--- BEGIN EXERCISE MATERIAL ---
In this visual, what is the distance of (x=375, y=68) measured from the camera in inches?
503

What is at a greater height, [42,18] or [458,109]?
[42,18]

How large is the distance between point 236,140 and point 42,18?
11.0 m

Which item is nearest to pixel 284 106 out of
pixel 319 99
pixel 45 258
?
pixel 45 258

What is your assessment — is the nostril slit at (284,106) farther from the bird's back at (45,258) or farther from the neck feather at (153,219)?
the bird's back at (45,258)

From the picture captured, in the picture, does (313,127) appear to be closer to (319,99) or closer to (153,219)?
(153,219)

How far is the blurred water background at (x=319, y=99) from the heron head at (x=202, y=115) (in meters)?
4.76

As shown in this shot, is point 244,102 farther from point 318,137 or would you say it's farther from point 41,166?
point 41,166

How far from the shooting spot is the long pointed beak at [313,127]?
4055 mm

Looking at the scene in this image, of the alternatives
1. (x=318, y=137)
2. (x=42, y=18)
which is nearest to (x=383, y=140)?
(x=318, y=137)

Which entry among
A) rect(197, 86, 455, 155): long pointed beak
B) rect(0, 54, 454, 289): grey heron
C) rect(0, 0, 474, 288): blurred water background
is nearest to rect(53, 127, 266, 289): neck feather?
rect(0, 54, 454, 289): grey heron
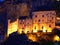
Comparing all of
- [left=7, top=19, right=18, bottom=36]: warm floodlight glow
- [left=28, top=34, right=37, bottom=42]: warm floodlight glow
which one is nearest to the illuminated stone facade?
[left=7, top=19, right=18, bottom=36]: warm floodlight glow

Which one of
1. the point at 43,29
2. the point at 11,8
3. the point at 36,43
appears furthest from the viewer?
the point at 11,8

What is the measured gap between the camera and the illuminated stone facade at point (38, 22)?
61750 millimetres

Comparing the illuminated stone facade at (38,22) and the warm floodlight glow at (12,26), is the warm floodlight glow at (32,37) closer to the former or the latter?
the illuminated stone facade at (38,22)

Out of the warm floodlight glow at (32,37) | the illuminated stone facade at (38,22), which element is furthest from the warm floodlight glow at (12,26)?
the warm floodlight glow at (32,37)

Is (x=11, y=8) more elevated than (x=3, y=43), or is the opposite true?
(x=11, y=8)

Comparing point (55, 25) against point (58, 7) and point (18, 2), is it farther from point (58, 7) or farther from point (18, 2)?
point (18, 2)

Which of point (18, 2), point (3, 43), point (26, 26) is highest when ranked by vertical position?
point (18, 2)

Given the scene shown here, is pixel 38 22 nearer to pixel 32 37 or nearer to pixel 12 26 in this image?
pixel 32 37

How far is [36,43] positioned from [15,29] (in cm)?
791

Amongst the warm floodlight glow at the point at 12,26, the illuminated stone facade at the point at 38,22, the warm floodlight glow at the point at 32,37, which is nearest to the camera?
the warm floodlight glow at the point at 32,37

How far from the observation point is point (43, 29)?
61.9 metres

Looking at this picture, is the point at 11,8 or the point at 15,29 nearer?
the point at 15,29

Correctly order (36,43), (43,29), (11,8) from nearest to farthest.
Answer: (36,43) < (43,29) < (11,8)

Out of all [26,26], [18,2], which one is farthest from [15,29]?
[18,2]
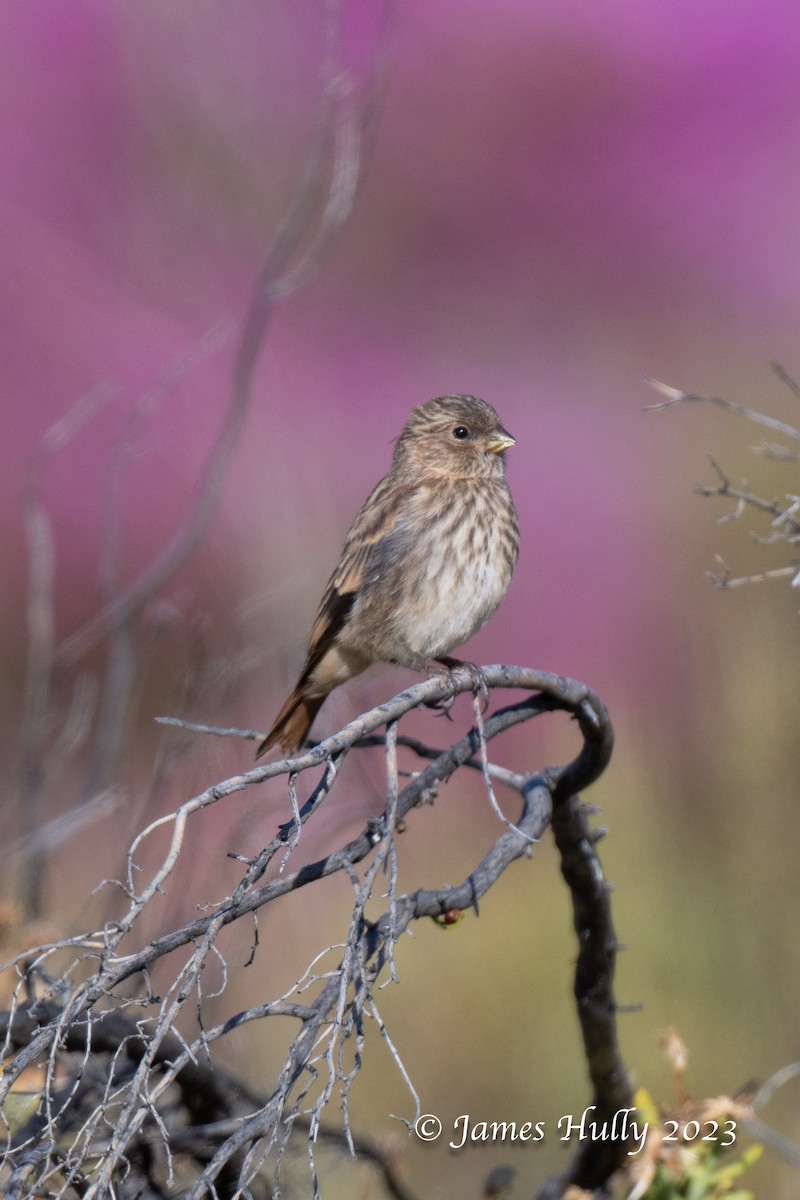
--- END EXERCISE MATERIAL ---
#### [TASK GOAL]
Return every line from the records above that contains the string "feather". Case counts, so match capitalization precisely.

#### [SOLVED PROBLEM]
What is your assessment — is the nostril slit at (284,106) farther from the bird's back at (45,258) or farther from the neck feather at (153,219)?
is nearest to rect(53, 127, 266, 289): neck feather?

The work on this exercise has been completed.